### [Task instructions]
Reproduce the following passage on making online contribution easier, word for word and in full.

### [Excerpted text]
◇ ◇ ◇

I feel inspired as an Internet software developer to make the process of interaction, contribution, and connection as easy as possible.  How can I make it easier to contribute?  Simplified markup is one option.  Easy authentication is another.  Improved data collection, such as automated geo positioning via mobile devices, and mining enable us to contribute implicitly.  How can I reduce the barrier to entry?

Yahoo!’s recent brand campaign stated that the Internet is all about “you”.  One way to interpret this is that Yahoo! facilitates contributions to, and recognition of, one’s self online.  I spend so much of my time online it seems like a second home.  So much of my persona involves how I see myself  reflected in the Internet.  Yahoo!, and many other services, tries to make it easy to be online and manifest a personality there.  This is one way to describe of the process of growing the Web.  This propagation of the Web could be summarized as: building physical and logical connections between people, and allowing them to input and retrieve data.  I’m curious to see if the Web does seem to become more intelligent relative to the success of these activities.

◇ ◇ ◇

### [Extracted material]
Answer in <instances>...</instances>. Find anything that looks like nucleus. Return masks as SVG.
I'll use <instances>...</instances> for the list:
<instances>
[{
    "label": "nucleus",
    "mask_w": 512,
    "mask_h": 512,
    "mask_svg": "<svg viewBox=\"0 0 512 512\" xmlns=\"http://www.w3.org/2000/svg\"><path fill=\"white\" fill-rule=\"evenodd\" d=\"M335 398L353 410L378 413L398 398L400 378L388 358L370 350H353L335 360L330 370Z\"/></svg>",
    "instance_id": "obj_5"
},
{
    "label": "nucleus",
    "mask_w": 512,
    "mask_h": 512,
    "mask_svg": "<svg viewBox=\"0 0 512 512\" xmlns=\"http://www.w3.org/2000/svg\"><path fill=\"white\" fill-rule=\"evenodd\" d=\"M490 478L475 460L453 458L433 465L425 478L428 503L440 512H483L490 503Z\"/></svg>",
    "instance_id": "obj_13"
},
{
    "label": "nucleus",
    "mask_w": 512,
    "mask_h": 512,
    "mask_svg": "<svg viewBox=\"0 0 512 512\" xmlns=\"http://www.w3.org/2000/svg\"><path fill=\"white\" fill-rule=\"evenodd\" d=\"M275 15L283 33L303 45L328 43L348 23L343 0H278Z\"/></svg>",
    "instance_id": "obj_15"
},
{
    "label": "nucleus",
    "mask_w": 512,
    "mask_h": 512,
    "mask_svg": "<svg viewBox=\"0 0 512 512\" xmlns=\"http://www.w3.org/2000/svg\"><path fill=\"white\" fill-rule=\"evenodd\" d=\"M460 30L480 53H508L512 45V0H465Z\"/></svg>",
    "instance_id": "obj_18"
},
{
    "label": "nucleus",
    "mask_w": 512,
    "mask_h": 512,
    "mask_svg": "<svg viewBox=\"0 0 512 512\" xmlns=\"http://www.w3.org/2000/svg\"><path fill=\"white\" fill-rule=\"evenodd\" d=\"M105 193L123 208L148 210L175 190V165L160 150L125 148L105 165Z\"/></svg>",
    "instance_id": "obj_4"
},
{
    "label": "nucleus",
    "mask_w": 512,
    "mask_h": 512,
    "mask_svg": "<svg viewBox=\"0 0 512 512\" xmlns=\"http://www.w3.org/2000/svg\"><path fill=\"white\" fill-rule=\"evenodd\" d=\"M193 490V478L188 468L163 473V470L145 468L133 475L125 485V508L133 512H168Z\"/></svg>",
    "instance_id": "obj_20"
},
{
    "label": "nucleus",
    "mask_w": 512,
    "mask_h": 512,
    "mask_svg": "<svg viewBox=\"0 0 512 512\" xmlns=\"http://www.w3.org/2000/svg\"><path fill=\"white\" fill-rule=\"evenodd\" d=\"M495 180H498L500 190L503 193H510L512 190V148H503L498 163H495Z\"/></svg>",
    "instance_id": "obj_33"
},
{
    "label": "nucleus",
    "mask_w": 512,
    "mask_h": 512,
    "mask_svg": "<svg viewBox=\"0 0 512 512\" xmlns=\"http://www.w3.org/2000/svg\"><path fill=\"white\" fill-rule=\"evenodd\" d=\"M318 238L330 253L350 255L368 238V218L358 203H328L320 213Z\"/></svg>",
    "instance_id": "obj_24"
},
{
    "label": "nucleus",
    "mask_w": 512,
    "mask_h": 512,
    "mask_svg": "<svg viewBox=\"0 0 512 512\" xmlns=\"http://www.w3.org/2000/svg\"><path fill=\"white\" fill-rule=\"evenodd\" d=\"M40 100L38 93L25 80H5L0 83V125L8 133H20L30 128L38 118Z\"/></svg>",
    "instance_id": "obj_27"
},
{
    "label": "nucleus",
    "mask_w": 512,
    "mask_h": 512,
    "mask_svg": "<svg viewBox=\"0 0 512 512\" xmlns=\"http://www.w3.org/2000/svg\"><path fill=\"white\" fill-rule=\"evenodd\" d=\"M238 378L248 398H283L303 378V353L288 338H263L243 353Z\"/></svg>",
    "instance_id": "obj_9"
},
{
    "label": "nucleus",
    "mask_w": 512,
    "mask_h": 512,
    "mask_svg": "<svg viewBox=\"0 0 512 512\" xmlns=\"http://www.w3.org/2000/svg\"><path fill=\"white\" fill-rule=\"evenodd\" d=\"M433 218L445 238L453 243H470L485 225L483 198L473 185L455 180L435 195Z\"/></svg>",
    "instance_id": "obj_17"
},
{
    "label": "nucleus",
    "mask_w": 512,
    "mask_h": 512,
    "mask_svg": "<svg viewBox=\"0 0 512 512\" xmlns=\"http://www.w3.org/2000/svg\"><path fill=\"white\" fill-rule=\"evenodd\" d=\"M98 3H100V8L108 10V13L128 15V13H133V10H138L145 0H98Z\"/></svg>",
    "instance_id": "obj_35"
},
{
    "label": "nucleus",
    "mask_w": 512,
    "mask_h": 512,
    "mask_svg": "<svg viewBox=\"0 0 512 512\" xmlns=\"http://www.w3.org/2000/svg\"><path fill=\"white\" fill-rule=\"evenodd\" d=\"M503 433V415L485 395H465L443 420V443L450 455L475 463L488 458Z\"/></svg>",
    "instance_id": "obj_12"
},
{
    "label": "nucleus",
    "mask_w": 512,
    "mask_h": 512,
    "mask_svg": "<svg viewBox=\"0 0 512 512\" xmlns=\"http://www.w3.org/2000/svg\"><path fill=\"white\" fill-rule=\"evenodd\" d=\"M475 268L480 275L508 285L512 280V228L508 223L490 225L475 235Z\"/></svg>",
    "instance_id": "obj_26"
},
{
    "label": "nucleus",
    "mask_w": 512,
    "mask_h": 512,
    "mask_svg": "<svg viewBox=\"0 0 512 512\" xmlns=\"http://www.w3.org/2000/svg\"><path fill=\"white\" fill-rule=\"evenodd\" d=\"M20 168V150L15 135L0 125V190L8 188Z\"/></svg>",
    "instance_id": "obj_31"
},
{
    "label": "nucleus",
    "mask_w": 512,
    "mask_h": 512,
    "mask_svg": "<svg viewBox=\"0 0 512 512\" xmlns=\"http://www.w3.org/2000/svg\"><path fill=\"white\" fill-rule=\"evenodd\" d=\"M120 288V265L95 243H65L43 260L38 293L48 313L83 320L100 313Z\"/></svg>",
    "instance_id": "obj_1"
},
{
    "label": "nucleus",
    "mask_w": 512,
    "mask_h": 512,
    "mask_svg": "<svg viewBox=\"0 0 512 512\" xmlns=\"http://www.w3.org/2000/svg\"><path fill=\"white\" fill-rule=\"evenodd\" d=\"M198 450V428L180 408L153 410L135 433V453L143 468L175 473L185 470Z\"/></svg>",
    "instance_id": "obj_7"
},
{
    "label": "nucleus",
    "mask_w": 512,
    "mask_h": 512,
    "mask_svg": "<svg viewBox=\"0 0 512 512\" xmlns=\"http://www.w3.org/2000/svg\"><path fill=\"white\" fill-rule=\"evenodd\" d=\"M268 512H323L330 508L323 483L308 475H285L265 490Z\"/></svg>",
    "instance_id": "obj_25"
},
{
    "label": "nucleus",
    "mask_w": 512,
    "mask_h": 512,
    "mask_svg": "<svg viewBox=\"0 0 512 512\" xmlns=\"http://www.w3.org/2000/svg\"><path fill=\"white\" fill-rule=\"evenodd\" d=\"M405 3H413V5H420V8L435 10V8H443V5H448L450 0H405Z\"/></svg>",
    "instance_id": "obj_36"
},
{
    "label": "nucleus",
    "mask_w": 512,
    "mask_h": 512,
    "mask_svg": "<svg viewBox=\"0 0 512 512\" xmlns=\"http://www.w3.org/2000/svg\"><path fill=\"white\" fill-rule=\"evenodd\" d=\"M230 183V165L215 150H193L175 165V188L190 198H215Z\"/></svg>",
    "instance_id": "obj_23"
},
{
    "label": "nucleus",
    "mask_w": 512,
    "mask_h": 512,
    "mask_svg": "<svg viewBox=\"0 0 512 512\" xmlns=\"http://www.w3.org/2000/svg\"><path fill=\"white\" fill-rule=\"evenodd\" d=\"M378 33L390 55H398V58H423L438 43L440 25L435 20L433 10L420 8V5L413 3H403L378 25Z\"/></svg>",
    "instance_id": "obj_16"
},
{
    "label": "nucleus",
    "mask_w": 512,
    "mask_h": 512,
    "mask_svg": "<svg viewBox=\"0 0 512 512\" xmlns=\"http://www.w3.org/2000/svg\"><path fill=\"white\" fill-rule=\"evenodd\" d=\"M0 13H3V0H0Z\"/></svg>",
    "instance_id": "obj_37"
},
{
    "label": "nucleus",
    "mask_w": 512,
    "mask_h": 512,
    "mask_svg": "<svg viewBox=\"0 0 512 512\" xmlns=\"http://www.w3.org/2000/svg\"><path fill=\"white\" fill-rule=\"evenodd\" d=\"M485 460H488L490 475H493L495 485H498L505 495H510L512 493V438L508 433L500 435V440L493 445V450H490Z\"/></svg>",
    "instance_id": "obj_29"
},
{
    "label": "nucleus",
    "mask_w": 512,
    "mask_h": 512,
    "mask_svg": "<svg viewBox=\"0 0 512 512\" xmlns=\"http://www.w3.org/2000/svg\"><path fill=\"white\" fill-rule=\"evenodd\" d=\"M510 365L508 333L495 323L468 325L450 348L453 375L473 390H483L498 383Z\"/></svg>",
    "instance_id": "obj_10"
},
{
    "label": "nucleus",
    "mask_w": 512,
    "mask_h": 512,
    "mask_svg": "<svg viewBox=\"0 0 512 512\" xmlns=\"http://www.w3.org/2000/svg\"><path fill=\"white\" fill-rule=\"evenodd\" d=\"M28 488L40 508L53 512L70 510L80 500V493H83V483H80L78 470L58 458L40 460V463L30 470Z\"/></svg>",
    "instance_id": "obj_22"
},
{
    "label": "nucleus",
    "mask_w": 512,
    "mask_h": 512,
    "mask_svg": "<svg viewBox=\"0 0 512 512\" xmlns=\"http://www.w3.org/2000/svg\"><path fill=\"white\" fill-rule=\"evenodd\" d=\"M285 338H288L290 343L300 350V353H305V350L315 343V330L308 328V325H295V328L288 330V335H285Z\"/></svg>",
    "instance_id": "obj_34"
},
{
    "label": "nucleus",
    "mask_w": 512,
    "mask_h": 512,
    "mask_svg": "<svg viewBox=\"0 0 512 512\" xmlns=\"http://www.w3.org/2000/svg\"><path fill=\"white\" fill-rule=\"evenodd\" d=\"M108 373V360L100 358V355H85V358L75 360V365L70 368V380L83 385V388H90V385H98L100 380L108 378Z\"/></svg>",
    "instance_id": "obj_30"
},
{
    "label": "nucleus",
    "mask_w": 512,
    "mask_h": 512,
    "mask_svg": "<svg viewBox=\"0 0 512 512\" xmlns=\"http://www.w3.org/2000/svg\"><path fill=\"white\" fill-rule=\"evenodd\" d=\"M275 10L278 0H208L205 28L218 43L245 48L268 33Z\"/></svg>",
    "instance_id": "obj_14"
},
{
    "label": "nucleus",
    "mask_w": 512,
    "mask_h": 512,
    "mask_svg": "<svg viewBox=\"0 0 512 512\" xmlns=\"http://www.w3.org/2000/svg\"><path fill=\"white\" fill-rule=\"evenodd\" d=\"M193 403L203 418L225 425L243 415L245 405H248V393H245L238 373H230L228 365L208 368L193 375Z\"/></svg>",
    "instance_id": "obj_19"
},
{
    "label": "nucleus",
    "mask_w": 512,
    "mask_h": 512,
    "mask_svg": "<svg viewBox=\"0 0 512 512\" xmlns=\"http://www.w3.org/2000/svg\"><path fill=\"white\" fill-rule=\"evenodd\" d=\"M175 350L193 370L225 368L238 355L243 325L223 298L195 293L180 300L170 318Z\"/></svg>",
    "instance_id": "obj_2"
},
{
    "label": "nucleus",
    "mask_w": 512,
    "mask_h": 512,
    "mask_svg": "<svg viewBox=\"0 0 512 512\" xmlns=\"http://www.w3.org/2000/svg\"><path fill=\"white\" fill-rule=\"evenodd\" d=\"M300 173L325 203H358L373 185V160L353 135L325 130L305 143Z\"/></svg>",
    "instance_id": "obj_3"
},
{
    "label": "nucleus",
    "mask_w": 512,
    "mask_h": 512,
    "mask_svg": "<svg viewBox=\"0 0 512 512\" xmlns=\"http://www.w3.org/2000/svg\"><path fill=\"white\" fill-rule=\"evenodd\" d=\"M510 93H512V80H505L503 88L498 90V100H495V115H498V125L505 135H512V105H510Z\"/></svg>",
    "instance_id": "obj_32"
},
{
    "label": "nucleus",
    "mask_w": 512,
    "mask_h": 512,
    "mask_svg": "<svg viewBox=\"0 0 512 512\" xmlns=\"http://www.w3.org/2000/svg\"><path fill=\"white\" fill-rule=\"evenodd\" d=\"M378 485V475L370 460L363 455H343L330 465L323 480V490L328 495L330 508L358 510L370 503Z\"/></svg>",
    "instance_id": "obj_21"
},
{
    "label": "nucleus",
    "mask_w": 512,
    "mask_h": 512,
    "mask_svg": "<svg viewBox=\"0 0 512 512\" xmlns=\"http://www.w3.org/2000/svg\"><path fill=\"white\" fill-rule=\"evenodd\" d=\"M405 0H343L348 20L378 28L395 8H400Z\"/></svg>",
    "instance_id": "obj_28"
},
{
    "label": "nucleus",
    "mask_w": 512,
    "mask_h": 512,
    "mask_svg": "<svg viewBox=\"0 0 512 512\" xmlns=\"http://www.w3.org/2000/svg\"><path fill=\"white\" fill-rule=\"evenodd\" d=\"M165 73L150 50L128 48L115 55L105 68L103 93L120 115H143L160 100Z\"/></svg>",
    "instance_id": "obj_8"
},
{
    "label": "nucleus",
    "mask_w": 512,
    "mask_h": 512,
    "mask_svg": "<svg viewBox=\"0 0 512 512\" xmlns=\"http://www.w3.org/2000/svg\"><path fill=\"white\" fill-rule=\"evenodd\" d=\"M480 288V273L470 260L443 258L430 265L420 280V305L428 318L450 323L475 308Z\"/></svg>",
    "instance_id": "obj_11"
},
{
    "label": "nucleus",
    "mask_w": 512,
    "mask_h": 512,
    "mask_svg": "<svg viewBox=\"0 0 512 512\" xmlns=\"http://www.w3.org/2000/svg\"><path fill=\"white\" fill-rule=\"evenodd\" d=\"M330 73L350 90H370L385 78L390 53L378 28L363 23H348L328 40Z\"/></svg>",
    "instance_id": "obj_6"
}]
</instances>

◇ ◇ ◇

### [Solution below]
I feel inspired as an Internet software developer to make the process of interaction, contribution, and connection as easy as possible.  How can I make it easier to contribute?  Simplified markup is one option.  Easy authentication is another.  Improved data collection, such as automated geo positioning via mobile devices, and mining enable us to contribute implicitly.  How can I reduce the barrier to entry?

Yahoo!’s recent brand campaign stated that the Internet is all about “you”.  One way to interpret this is that Yahoo! facilitates contributions to, and recognition of, one’s self online.  I spend so much of my time online it seems like a second home.  So much of my persona involves how I see myself  reflected in the Internet.  Yahoo!, and many other services, tries to make it easy to be online and manifest a personality there.  This is one way to describe of the process of growing the Web.  This propagation of the Web could be summarized as: building physical and logical connections between people, and allowing them to input and retrieve data.  I’m curious to see if the Web does seem to become more intelligent relative to the success of these activities.